Enquanto Fanho falava baixinho ao amigo compositor que aquilo seria humilhante Berolinha disse no microfone aos seus componentes “Conto com vocês para um grande carnaval! Nossa escola está linda! Cantem forte o samba que o milagre acontece! Nunca ninguém terá visto um desfile como faremos!”.

Passou o microfone ao cantor, que começou a cantar o samba do ano. A bateria entrou rasgando como sempre e a comunidade atendeu ao pedido do compositor cantando forte o samba. A comissão de frente, única certinha, com roupa, entrou na avenida sempre muito aplaudida pelo público. Quando o vexame começaria entrando os primeiros componentes com bermudas e chinelos algo muito estranho ocorreu.

A luz da avenida acabou.

Foi uma confusão na avenida. O breu foi total, ninguém enxergava nada e enquanto os dirigentes da Associação desesperados tentavam resolver o problema junto com a Light Berolinha mandava a escola correr na avenida.

A harmonia ainda alegou que a escola estouraria o tempo mínimo e Berolinha gritou “Porra!! Nós não temos nada aqui e vocês ainda estão preocupados com tempo? Bota esse povo pra correr e cantar o samba!!”.

Assim foi feito. Ninguém enxergava nada, mas todos ouviam  o show da bateria e a comunidade cantando forte. Depois de algum tempo conseguiram resolver o problema da luz, mas naquele instante a velha guarda – exausta de tanto correr – encerrava o desfile da Bezerro do Cocotá.

Mostrando indignação Berolinha chegou no presidente da Associação e disse “Tínhamos um grande carnaval e fomos prejudicados. Não se esqueçam quinta dessa grande injustiça”.

Quinta aconteceu a apuração no Terreirão e antes que as notas começassem a ser lidas o locutor oficial informou que devido ao problema com a iluminação a Bezerro do Cocotá não seria julgada. Não poderia subir nem ficar em último e virar bloco.

Berolinha assistia tranquilamente a apuração bebendo uma cervejinha quando Fanho se aproximou e disse “Impressionante nossa sorte. Com isso sobrevivemos mais um ano”.

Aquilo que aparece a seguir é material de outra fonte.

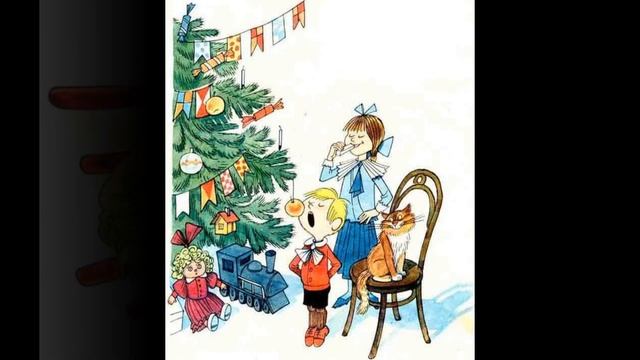 Онлайн-чтение рассказа Михаила Зощенко "Ёлка" смотреть онлайн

Berolinha bebeu mais um gole e nisso surgiu um homem de macacão.  O homem apertou a mão de Berolinha e foi embora. O compositor se despediu de Fanho contando “Reunião semana que vem na sede. Temos que planejar o carnaval de 2015”.

E assim Berolinha caminhou sorrindo e triunfante, carregando na mão um fusível que para ele valia como um Estandarte de Ouro.